▸ Stated task 1
In the listing, rewrite the lines beginning at the line that has "What does the" and stopping after the line that has "Among the parked", replacing "window tint" with "tinted glass" and leaving everything else unchanged.

▸ Selection
Learning like a forest

Featured in

  • Published 20110607
  • ISBN: 9781921758218
  • Extent: 264 pp
  • Paperback (234 x 153mm), eBook

I LIVE ON top of a mountain on the edge of Lamington National Park, the largest protected subtropical rainforest in the world. This place is on the edge of the Gold Coast hinterland in the Border Ranges. It’s also on the edge of the McPherson Overlap where the southern tip of Queensland’s tropical rainforests meets the northern reach of Australia’s southern temperate forests. It’s one almighty edge up here and that’s why it’s one of the most biodiverse areas in the world. When ecological edges meet, expect extraordinary relationships, mind-blowing diversity and loads of novelty as ecosystems and species connect, interact and evolve in unpredictable ways. That’s why this place teems with life.

It epitomises the community of life in fact. This is a thriving, adapting, regenerating, evolving, ferocious, gigantic system without a single commanding leader. There are no managers, controllers or strategists here. The flow of sunlight energy drives the ancient carbon cycle that connects the soil, air and water cycles which support life on this magnificent edge which – if you shift your perspective for a moment – is ultimately just one tiny system within the enormous living system of the blue planet, Earth. Described in 1979 by scientist James Lovelock in Gaia: A new look at life on earth (Oxford University Press), as a self-organising, self-correcting, ever-evolving, complex and interconnected living system, Earth is the only planet we know of in the universe that supports life. Thanks to Lovelock and a host of other ecological and systems scientists we are now recognising that the earth is not a machine we can drive and control but an infinitely complex, interconnected living system within which humans are just one small thread.

Mind you, in the last two hundred years since the invention of the steam engine, we’ve been an immensely powerful thread. It is clear now that our hyper-industrialised, energy-guzzling, super-consumptive lifestyles are altering the very fabric of the life support systems on Earth including the atmosphere, the oceans, the flow of sunlight energy, the water, soil and air cycles, and biodiversity. As a result, we’re now bumping up against an array of interconnected, complex, ‘wicked’ problems in the ecological, social, economic and political spheres. That’s what happens if you’re under the illusion you are the boss of the earth and can indefinitely plunder her resources and pollute with impunity. Eventually you will hit limits because you cannot grow eternally within a finite system.

Here on the edge of Lamington National Park, we’re increasingly aware that our human community is a living system too and that our overlapping social edges, like the ecological ones, support marvellous diversity, creativity and fascinating relationships as they intersect. Our community grows, seeds, produces, entangles, disentangles, withers, collapses and regenerates in continuing ways just like the rainforest that surrounds us. Over the years I have come to realise that communities, especially my own home community, don’t depend on any one organiser to make them work. There is room for all to contribute to this humming, buzzing life if we listen carefully, look closely, learn deeply, care greatly and see ourselves as part of a living system. At the heart of this process I believe, is our ability to learn in and from action, together, like a forest.

▸ Stated task 2
Reproduce a portion of the forest passage verbatim, beginning at the words "I LIVE ON top" and stopping after "teems with life.".

▸ Supplied records
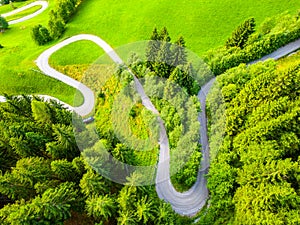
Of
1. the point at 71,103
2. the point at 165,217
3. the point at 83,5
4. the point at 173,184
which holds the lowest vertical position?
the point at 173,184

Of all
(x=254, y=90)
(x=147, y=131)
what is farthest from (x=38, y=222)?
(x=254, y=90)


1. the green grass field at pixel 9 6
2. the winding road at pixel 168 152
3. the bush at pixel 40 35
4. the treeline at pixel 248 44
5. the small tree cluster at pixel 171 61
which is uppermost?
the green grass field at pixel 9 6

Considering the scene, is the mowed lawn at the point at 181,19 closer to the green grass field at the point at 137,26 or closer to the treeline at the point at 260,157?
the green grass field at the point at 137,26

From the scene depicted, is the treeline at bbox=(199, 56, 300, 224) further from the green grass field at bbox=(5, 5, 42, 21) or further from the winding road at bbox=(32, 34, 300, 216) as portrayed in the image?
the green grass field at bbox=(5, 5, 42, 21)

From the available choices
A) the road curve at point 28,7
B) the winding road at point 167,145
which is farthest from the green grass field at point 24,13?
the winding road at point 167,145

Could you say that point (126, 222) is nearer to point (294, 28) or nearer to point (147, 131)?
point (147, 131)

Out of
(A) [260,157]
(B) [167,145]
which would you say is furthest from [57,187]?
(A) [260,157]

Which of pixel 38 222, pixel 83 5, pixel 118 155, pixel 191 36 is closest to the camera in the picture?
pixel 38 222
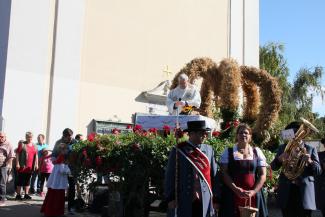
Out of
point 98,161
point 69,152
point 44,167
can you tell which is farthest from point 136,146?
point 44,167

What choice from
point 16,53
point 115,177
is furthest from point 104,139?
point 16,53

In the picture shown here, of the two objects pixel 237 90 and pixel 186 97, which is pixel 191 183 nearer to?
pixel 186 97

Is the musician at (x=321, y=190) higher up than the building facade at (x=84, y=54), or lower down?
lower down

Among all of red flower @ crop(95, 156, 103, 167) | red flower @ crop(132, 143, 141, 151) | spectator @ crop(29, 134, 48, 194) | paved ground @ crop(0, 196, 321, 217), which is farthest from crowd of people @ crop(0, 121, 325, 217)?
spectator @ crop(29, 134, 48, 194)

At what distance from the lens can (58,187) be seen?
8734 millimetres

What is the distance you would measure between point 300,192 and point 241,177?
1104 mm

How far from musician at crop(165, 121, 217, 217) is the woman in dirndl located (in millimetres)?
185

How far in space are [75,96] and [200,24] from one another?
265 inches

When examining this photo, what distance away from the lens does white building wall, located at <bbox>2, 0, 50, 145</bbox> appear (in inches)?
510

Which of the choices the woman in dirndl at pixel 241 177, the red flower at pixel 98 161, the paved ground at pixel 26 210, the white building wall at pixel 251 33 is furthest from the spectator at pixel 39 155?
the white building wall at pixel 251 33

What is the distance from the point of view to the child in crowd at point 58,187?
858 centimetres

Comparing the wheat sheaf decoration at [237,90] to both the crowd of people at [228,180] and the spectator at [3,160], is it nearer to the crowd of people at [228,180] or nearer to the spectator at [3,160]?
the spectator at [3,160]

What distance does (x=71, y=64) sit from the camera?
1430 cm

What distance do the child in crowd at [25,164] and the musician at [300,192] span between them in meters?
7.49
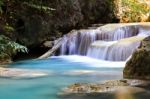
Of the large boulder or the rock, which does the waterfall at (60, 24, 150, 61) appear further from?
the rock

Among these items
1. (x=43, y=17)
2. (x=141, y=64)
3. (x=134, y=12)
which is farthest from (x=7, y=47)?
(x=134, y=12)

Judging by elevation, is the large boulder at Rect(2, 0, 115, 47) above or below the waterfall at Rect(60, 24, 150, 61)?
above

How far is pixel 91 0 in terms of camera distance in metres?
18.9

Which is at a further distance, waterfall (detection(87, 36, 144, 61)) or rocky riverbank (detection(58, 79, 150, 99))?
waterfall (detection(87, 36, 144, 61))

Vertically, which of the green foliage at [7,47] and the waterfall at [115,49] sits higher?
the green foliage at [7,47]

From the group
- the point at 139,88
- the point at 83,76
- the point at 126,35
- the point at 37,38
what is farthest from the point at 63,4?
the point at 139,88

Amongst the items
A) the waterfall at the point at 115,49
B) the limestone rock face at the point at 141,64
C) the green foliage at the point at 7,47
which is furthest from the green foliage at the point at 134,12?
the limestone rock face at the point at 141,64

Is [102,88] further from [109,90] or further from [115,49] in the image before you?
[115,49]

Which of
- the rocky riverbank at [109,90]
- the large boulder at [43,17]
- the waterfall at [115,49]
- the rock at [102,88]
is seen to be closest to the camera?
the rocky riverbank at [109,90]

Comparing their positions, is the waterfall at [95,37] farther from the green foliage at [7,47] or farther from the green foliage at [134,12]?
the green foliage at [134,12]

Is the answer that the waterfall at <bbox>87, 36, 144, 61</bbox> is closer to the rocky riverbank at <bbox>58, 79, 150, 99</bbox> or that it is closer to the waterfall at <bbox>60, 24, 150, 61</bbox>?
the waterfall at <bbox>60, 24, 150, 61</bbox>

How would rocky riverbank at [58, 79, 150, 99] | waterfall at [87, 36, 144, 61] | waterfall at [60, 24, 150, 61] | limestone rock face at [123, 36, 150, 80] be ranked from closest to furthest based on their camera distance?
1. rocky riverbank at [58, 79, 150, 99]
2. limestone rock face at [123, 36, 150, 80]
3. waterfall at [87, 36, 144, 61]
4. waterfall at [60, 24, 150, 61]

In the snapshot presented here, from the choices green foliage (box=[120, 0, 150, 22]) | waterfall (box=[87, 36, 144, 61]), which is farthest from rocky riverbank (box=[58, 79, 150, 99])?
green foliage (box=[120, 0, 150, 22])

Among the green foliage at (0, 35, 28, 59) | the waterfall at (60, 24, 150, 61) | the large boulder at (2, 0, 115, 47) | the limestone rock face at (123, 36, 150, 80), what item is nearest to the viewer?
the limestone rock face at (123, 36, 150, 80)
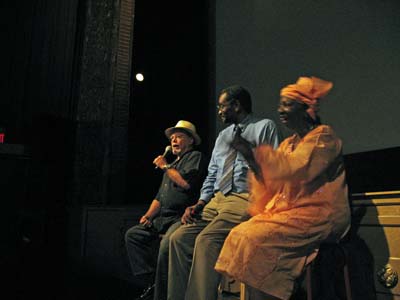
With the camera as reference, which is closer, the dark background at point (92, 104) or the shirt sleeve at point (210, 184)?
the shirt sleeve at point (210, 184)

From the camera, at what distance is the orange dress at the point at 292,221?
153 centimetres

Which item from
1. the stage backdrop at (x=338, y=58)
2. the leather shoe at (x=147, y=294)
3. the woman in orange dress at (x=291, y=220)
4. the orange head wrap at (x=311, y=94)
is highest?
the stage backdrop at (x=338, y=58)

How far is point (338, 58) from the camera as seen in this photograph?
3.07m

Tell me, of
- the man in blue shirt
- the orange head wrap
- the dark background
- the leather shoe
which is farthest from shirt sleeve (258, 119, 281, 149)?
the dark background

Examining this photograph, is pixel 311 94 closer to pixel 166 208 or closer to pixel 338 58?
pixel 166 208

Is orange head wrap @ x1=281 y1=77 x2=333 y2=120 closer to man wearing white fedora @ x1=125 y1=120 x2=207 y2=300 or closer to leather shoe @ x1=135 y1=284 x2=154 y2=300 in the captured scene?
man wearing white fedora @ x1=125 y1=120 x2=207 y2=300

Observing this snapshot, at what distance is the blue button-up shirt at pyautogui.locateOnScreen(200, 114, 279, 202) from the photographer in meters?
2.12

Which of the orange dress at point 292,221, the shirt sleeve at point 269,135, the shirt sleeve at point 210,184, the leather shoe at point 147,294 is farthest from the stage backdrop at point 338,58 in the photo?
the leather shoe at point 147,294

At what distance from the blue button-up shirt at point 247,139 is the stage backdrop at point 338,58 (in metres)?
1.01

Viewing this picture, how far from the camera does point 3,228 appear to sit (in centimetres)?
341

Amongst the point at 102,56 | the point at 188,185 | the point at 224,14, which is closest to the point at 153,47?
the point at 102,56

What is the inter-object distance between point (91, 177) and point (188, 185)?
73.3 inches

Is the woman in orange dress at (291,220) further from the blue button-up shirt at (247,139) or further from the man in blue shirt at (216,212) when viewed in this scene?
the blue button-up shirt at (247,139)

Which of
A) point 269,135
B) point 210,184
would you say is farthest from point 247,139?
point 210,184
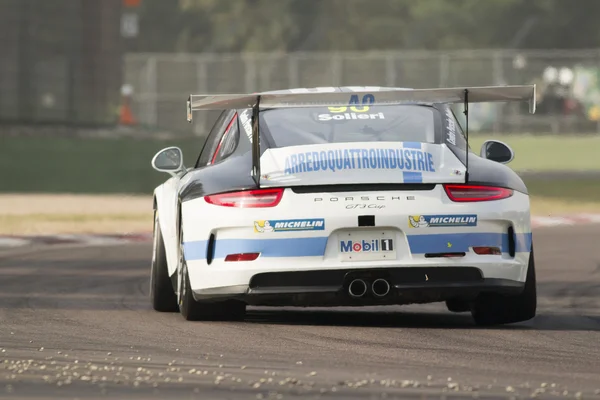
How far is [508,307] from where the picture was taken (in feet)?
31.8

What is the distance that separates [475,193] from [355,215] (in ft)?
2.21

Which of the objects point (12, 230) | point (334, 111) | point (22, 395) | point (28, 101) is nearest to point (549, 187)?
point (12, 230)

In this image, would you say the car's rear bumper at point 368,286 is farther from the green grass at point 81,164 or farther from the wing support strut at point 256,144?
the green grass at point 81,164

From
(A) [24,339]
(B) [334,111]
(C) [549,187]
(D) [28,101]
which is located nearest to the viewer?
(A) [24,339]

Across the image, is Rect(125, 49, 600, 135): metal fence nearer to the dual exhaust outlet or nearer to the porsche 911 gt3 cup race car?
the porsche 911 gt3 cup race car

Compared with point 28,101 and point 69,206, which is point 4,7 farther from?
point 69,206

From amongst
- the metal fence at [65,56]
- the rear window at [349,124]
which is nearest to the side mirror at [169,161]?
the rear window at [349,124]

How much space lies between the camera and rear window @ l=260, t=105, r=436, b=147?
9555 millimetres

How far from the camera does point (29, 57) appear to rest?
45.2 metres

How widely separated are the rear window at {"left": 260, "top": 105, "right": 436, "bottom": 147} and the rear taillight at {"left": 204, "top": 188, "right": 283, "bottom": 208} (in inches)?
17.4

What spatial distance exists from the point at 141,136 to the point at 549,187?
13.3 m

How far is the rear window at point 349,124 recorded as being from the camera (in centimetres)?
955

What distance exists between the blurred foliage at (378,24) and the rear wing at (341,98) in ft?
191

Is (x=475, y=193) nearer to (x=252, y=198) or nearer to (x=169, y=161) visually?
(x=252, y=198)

--

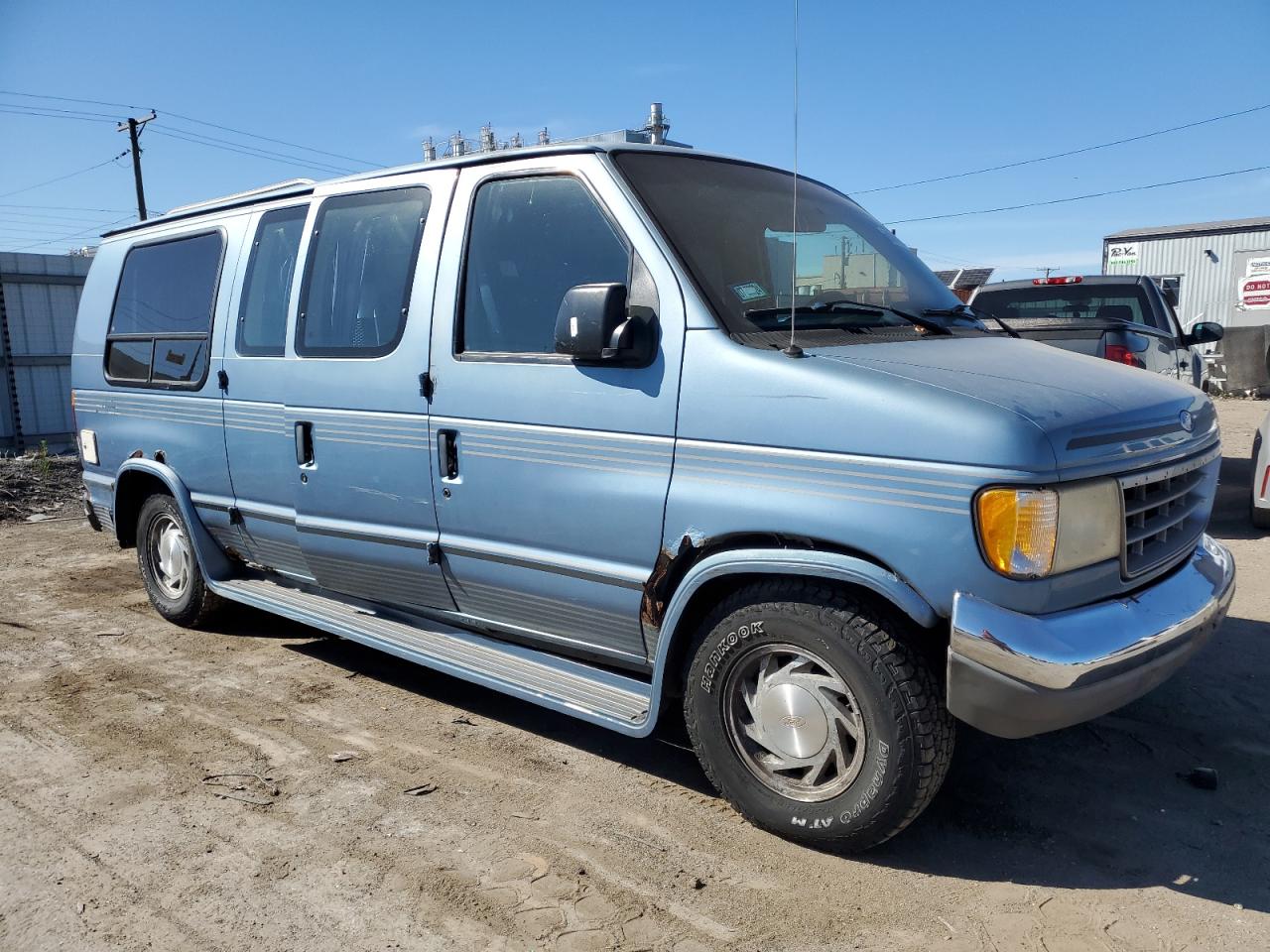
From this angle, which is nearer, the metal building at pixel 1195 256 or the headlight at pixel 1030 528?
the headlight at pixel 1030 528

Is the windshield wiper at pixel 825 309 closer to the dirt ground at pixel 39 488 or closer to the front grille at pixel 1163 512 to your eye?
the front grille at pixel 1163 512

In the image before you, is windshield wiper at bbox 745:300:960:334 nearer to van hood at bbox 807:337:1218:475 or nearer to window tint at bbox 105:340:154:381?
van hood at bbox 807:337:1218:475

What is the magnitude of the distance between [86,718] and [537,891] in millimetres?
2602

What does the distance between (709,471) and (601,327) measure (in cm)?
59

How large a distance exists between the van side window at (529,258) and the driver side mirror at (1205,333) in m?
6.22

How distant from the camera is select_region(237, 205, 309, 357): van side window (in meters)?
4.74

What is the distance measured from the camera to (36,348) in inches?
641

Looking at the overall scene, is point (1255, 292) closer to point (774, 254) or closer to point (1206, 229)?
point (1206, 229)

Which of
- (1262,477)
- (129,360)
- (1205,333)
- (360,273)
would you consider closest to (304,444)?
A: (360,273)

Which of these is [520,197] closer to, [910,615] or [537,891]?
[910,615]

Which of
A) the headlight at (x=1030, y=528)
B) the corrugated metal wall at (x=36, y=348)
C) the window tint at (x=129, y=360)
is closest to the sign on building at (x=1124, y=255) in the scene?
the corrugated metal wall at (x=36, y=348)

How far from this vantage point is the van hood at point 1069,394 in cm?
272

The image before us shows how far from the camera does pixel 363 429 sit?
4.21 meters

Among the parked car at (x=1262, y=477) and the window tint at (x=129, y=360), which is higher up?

▸ Task answer 1
What does the distance between (709,471) and (601,327) measure (in cm)?
59

How large a distance exists between the van side window at (529,258) and the driver side mirror at (1205,333) in m?
6.22

How distant from the camera is select_region(237, 205, 309, 357): van side window (in meters)?
4.74

What is the distance measured from the camera to (36,348) in inches?
641

Looking at the overall scene, is point (1255, 292) closer to point (774, 254) or closer to point (1206, 229)?
point (1206, 229)

Which of
- (1262,477)
- (129,360)
- (1205,333)
- (360,273)
would you consider closest to (304,444)?
A: (360,273)

Which of these is [520,197] closer to, [910,615] or [537,891]?
[910,615]

Which of
A) the headlight at (x=1030, y=528)
B) the corrugated metal wall at (x=36, y=348)
C) the tinted glass at (x=129, y=360)
is closest to the sign on building at (x=1124, y=255) in the scene?
the corrugated metal wall at (x=36, y=348)

How far from this vantage point is the van hood at point 1069,394 in cm?
272

The image before us shows how far from the camera does pixel 363 429 sit?
4.21 meters

Among the parked car at (x=1262, y=477) and the tinted glass at (x=129, y=360), which is higher up?

▸ Task answer 2
I LIVE ON top of a mountain on the edge of Lamington National Park, the largest protected subtropical rainforest in the world. This place is on the edge of the Gold Coast hinterland in the Border Ranges. It’s also on the edge of the McPherson Overlap where the southern tip of Queensland’s tropical rainforests meets the northern reach of Australia’s southern temperate forests. It’s one almighty edge up here and that’s why it’s one of the most biodiverse areas in the world. When ecological edges meet, expect extraordinary relationships, mind-blowing diversity and loads of novelty as ecosystems and species connect, interact and evolve in unpredictable ways. That’s why this place teems with life.